# ACTIONS TO TAKE:
(1) List every organization named in the event listing on gardens and empires.
(2) According to the event listing on gardens and empires, when was the Gardens and Empires conference presented?
(3) Please extend the event listing on gardens and empires, picking up after its final sentence.

Tuesday, February 10, 5:00 am – 6:30 am Eastern (but recorded) – Creole Gardens as Decolonial Practice, Online

Stories of horticulture and garden-making are often bound up with stories of empires. From the global trade in plants and the economic imperative behind botanic gardens to the acquired status and symbolism of certain plants and the realities of human exploitation, this series will explore the myriad ways in which economic and political power has influenced the seemingly commonplace activities of gardeners.

This January 8-part online series from The Gardens Trust picks up themes and ideas from the Gardens and Empires conference presented in June 2025 by English Heritage and Royal Botanic Gardens, Kew in association with the British Library. Some of the speakers from the conference will be expanding on the topics they presented, and additional researchers have been invited to share their perspectives. The series will focus on European empires and will examine their global impact and influence on plants and gardening. We will explore issues from the perspective of both the coloniser and the colonized, of individuals and institutions, of the past and continuing legacies today – and will see both the triumphs and cruelties inherent in the stories around empires, plants and gardening.

Stored data:
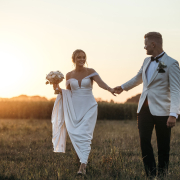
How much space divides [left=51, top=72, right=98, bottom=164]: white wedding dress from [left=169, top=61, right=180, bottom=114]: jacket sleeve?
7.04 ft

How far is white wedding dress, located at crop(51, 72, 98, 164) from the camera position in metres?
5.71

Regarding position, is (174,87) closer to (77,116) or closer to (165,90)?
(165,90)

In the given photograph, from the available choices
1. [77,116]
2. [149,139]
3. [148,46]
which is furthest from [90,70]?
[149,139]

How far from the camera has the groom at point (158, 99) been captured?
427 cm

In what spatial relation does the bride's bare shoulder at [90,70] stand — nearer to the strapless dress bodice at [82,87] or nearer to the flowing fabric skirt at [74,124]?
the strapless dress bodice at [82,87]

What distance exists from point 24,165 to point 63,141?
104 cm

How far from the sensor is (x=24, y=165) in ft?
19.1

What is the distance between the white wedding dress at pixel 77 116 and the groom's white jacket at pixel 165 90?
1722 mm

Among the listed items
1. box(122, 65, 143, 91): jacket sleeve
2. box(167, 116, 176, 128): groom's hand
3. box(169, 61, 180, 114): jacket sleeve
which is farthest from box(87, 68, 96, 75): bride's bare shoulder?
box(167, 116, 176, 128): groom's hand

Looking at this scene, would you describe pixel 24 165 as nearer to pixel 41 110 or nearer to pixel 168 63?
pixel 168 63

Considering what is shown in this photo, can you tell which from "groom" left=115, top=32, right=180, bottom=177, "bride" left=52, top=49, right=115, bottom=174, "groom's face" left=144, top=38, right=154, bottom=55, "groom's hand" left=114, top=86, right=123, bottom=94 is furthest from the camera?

...

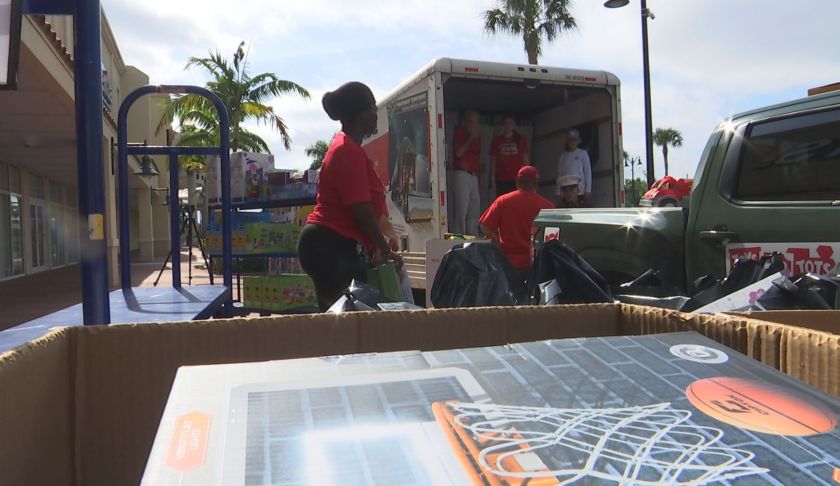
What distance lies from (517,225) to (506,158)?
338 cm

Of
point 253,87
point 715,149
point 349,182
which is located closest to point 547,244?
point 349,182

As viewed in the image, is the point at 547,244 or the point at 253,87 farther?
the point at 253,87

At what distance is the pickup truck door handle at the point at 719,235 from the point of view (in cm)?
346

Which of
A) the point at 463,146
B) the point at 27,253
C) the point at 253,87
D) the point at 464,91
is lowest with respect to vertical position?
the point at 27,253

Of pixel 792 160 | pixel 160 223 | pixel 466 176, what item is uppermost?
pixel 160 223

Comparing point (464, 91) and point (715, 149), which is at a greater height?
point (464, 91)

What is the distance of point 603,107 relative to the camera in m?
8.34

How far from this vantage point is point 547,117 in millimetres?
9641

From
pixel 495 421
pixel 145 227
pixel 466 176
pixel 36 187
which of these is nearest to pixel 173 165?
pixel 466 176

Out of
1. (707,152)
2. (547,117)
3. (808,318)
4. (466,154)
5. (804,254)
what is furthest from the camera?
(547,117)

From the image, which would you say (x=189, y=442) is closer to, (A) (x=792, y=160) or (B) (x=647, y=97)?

# OUTPUTS IN ORDER:
(1) The Gardens Trust; English Heritage; Royal Botanic Gardens, Kew; the British Library

(2) June 2025

(3)
This ticket link is for the series of 8 talks at £56 or you may purchase a ticket for individual talks, costing £8. (Gardens Trust members £6 each or all 8 for £42). There will be an opportunity for Q & A after each session. Ticket holders can join each session live and/or view a recording for up to 2 weeks

The fourth talk on February 10 explores fieldwork in Seychelles and Guadeloupe on Creole gardens—small plots historically cultivated by enslaved and indentured peoples for food, medicine, and ornamentation. We view these gardens as both a legacy and critique of the plantation system, fostering biodiversity over monocropping, subsistence over profit, and sustainable practices over exploitation. Enduring across Creole societies, they embody local wisdom that persisted through diasporas and capitalist acceleration, sustaining ties between people and environment. Alongside everyday practices, we examine artistic and activist projects inspired by this heritage, where botany, pharmacy, foodways, and horticulture become acts of resistance, memory, and cultural reinvention. These works highlight how displaced and marginalized communities of African, European, and Asian descent transformed trauma and uprooting into creativity, resilience, and ecological knowledge. Creole gardens thus stand as living archives of survival, adaptation and ingenuity, offering lessons for both cultural continuity and sustainable futures.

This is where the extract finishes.